The House emphatically rejected a constitutional amendment banning gay marriage (search) Thursday, the latest in a string of conservative pet causes advanced by Republican leaders in the run-up to Election Day.
The vote was 227-186, 49 votes shy of the two-thirds needed for approval of an amendment that President Bush backed but the Senate had previously scuttled.
"God created Adam and Eve, He didn't create Adam and Steve," said Rep. Roscoe Bartlett (search), R-Md., on behalf of a measure that supporters said accused GOP leaders of "raw political cynicism" and said they hoped to "create the fodder for a demagogic political ad."
Bush issued a statement expressing disappointment with the vote's outcome.
"Because activist judges and local officials in some parts of the country are seeking to redefine marriage for the rest of the country, we must remain vigilant in defending traditional marriage," the president said.
The measure drew the support of 191 Republicans and 36 Democrats. Voting against it were 158 Democrats, 27 Republicans and one independent.
The debate on the gay marriage amendment came a day after the House voted 250-171 to overturn a 28-year municipal ban on handgun ownership in the District of Columbia. And last week, Republicans forced a vote on legislation to protect the words "under God" in the Pledge of Allegiance from court challenge. It passed, 247-173.
While both of those measures face uncertain prospects in the Senate, they -- along with the gay marriage proposal -- appeal to voting groups whose support Republicans are counting on in the Nov. 2 elections. Recent surveys in battleground states in the presidential race indicate roughly one-quarter of Bush's supporters say moral or family values are uppermost in their minds.
The gay marriage amendment said marriage in the United States "shall consist only of a man and a woman." It also would have required that neither the U.S. Constitution nor any state constitution "shall be construed to require that marriage or the legal incidents thereof be conferred upon any union other than the union of a man and a woman."
Even among majority Republicans, the issue generated dissent.
Majority Leader Tom DeLay (search), R-Texas, was the principal speaker on behalf of the measure, taking a role that is almost always reserved for the chairman of the committee with jurisdiction. In this case, though, the leadership bypassed the Judiciary Committee, and GOP officials said the panel's chairman, Rep. James Sensenbrenner, R-Wis., made clear he wanted no part of the debate. His spokesman did not immediately return a call for comment.
DeLay said the need for congressional action was "forced upon us by activist judges trying to legislate from the bench." He noted that under 1996 legislation passed by Congress and signed by President Clinton, marriage is defined as between a man of a woman.
"One would think this would be the end of the story. But it is not," DeLay said. The law is "under an incessant and coordinated attack in the federal courts," where he said judges feel a greater "responsibility to their own political ideology than the Constitution."

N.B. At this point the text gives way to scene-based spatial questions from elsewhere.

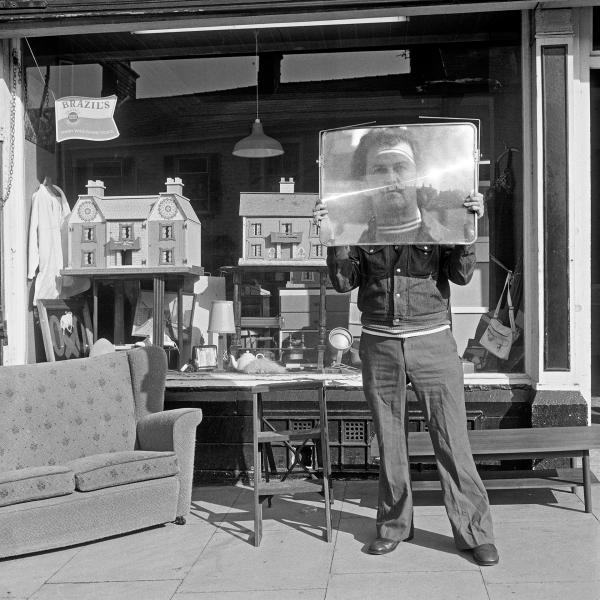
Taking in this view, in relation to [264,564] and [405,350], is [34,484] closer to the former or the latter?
[264,564]

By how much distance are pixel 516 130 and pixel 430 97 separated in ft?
2.33

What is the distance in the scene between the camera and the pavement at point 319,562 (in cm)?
405

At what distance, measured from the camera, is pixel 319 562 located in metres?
4.46

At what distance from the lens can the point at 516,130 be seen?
20.2 feet

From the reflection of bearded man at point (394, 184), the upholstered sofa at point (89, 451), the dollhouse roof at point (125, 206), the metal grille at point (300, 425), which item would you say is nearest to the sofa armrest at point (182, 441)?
the upholstered sofa at point (89, 451)

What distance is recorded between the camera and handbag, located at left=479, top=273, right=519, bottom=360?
621 centimetres

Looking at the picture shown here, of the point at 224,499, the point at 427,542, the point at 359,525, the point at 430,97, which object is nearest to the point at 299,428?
the point at 224,499

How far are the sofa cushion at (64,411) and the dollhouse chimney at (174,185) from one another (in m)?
1.53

"The limitations of traditional marriage rest not on an intent to discriminate, but on what is most beneficial for society and children as evidenced by volumes of social science research," added Rep. Marilyn Musgrave, R-Colo.
"Traditional marriage is worth preserving, because the nuclear family is far and away the best environment in which to raise children. Every child deserves both a father and a mother," said Musgrave, whose persistent advocacy for the measure has gained her national notice unusual for a first-term lawmaker.
Critics saw it differently.
"We feel love and we feel it in a way different than you," said Rep. Barney Frank, D-Mass., who is openly gay. "We feel it with someone of the same sex, male or female, and we look at your institution of marriage and we see the joy it brings. How do we hurt you when we share it?"
Rep. Jim McGovern, D-Mass. quoted Vice President Dick Cheney -- who has a gay daughter -- as saying, "The fact of the matter is that we live in a free society and freedom means freedom for everybody."
Public polls show strong opposition to gay marriage, but opinion is about evenly divided regarding a federal constitutional amendment to ban it.
At the same time, voters in 11 states will decide the fate of proposed amendments to their state constitutions this fall, and opponents of bans on gay marriage concede they will be difficult to stop.
The issue has gained prominence this year. Massachusetts residents have had first-in-the-nation rights to same sex marriages since May, the result of a ruling by the state's highest court. A judge in Washington recently struck down that state's ban on same-sex marriage.